*** Records for the task Section Begins ***

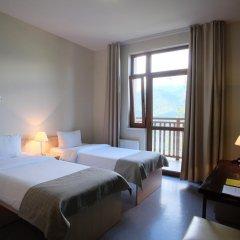 Гостиница Riders Lodge 2* Стандартный номер с различными типами кроватей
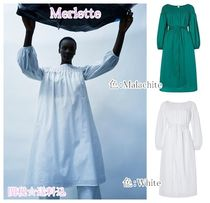 SALE!!☆大人気 Merlette☆BONAIRE DRESS☆関税・送料込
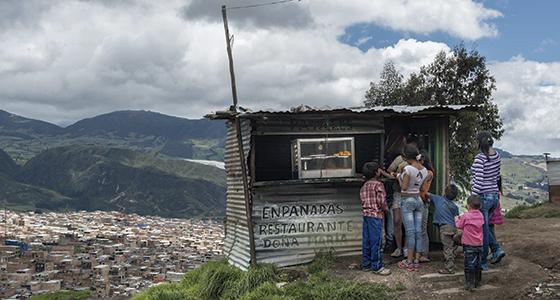 Proyecto capuchino de atención a las víctimas de violencia estructural en Colombia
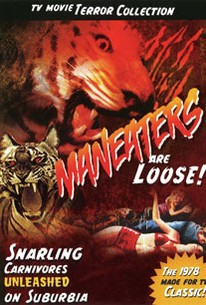 Maneaters Are Loose
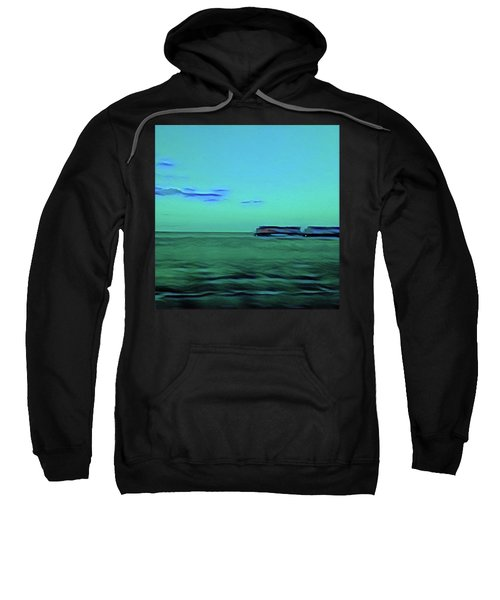 Sound Of A Train In The Distance Sweatshirt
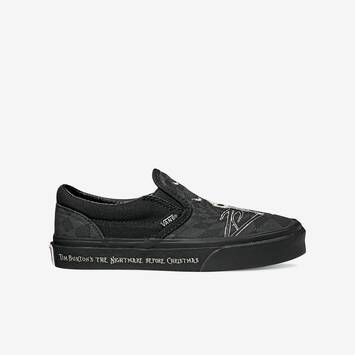 Vans by Disney TNBC Classic Slip-On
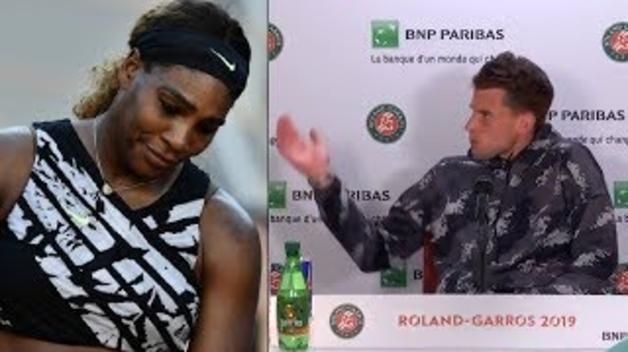 Serena Williams fa fora de la roda de premsa a Dominic Thiem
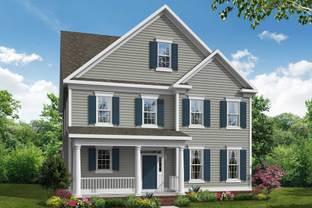 Mount Vernon IV - Greenleigh: Middle River, Maryland - Williamsburg Homes LLC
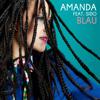 Amanda - Blau (feat. Sido) Grafik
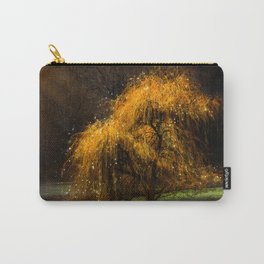 Dancing Sprites Carry-All Pouch
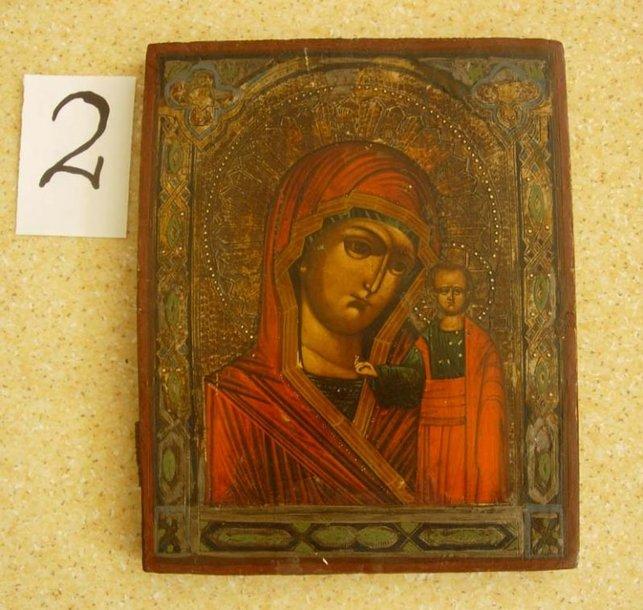 Iš viso slėptuvėse surastos 22, kaip įtariama, senovinės, didelę kultūrinę ir materialinę vertę turinčios ikonos.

*** Records for the task Section Ends ***

What the exercise asks: From the line containing "Mount Vernon IV" through the end of the entries, quote each line exactly and nothing else, excluding all pictures.

Answer section:
 Mount Vernon IV - Greenleigh: Middle River, Maryland - Williamsburg Homes LLC
 Amanda - Blau (feat. Sido) Grafik
 Dancing Sprites Carry-All Pouch
 Iš viso slėptuvėse surastos 22, kaip įtariama, senovinės, didelę kultūrinę ir materialinę vertę turinčios ikonos.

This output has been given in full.